Day 29 Reflection: Sacred

I looked up sacred and found this definition: dedicated to a religious purpose. Religion is defined as

a set of beliefs concerning the cause, nature, and purpose of the universe, especially when considered as the creation of a superhuman agency or agencies, usually involving devotional and ritual observances, and often containing a moral code governing the conduct of human affairs (BBC, 2014).

In other words, the sacred is set apart from secular (or profane) life through belief in a deity or deities and the worship of those deities. How it is experienced differs from person to person, but there is this sense of specialness, this celebration of mystery, that is held separate from ordinary life.

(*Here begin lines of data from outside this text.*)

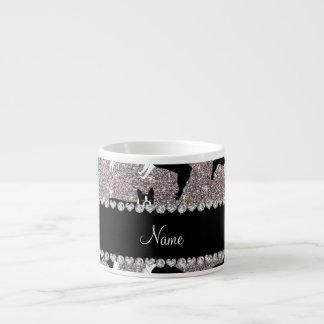 Custom name silver glitter boston terrier 6 oz ceramic espresso cup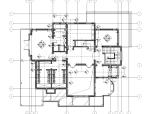 [上海]某欧式三层庄园别墅室内设计施工图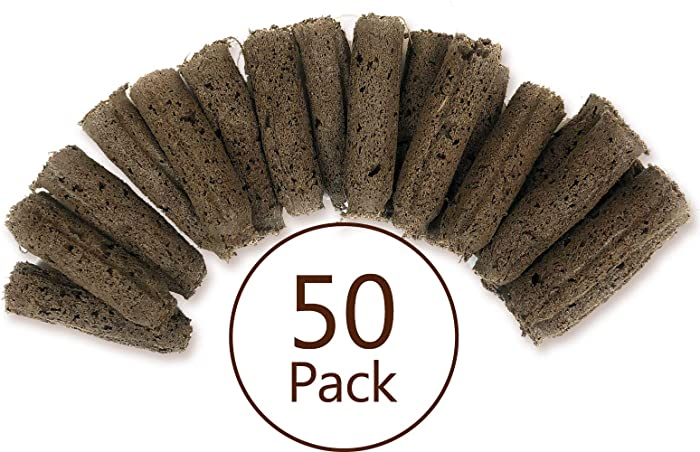 EZ-gro Replacement Sponges for Aerogardens (50 Pack) | Compatible with Aerogarden Pods | Compatible Seed Pod Replacements for All Aerogarden Grow Anything Kits and Aerogarden Seeds Pods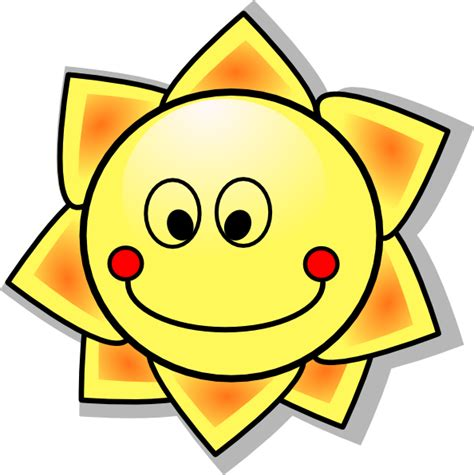 smiling cartoon sun clip art  clkercom vector clip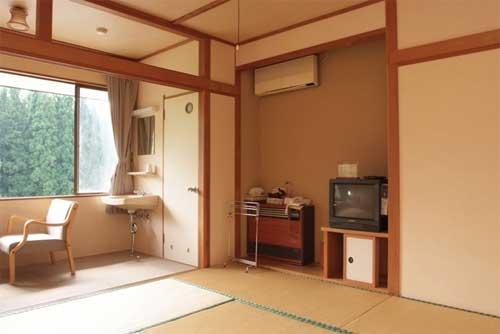 星の湯旅館/客室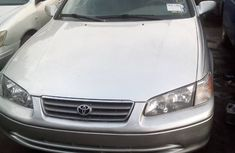 Toyota Camry 1999 in good condition for sale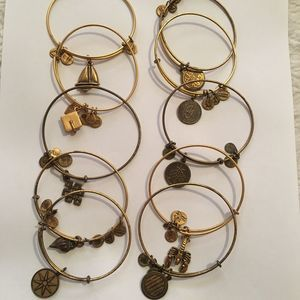 Alex And Ani bundle bracelets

In these days of “spiritual but not religious”, the definition seems to discount the experience of countless people finding deep, transcendent meaning to their lives and experiences without benefit of organized religion and church services. Some people find experiences in nature as sacred, set apart from the mundane moments of their life. Some find their volunteer work as sacred. Panentheists find the sacred permeating all of their life and do not see a separation of sacred and secular.

Apparently, we need to have the sacred in our lives, a glimpse into the infathomable, the Great Mystery. 

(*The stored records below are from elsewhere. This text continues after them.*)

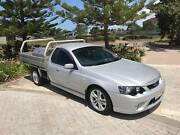 FORD FALCON XR6 MAGNET MY07 1 TONNER TRAY FAST EASY FINANCE Hope Island Gold Coast North Preview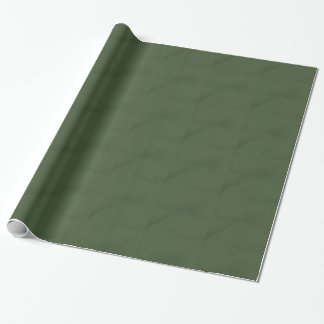 crisp-fall-air-paper-07 RICH DEEP DARK FOREST GREE Wrapping Paper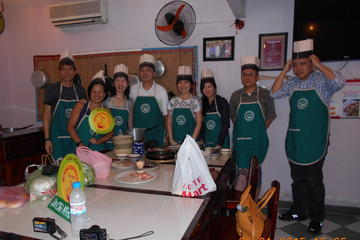 RTV19: Cooking Class and Ho Chi Minh...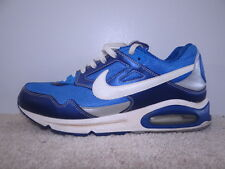 NIKE AIR MAX 90 NAVIGATE Mens Athletic Running Shoes Size 11.5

BBC (2014). Religions. Available: http://www.bbc.co.uk/religion/religions/ [April 3, 2019].

 

Day 28 Reflection: Wisdom

We are told that our elders hold wisdom (and having just reached AARP age, I certainly hope so). But at the same time, as people get older, many become more resistant to change. 

We are told that wisdom comes from experience, but some people learn nothing from their experiences.

How do we discern wisdom, then?

Wisdom doesn’t bubble up out of fear or anger, although fear or anger may make us reach for wisdom. It rises from the still pool at the center of our being.  It may goad us to act or ask us to wait, but it does so with a sense of what has gone before and a great deliberation. The answer it gives is grounded in humankind’s best nature, deep in understanding.

Do not mistake wisdom with the resignation of “things have always been this way”, or the self-righteousness of “things have always been this way”. Wisdom is not about preserving or giving to the past. Wisdom is about learning from the past and using it for advancing a life, a people, a world into its future.

Day 1 Camp Nano April 2019: The beginning of Gods’ Seeds:

 I’m trying to motivate for April Camp Nanowrimo and a new book. Here’s an excerpt from the first chapter:
 *****

A group of beings — human-like, but with a venerable air for all their apparent youth —  sat in a room whose black crystal-crusted walls shone with reflected light from the molten white floor, from the white and silver table, and seemingly from the participants themselves. The paucity of light did not lessen the sterility of the surroundings. 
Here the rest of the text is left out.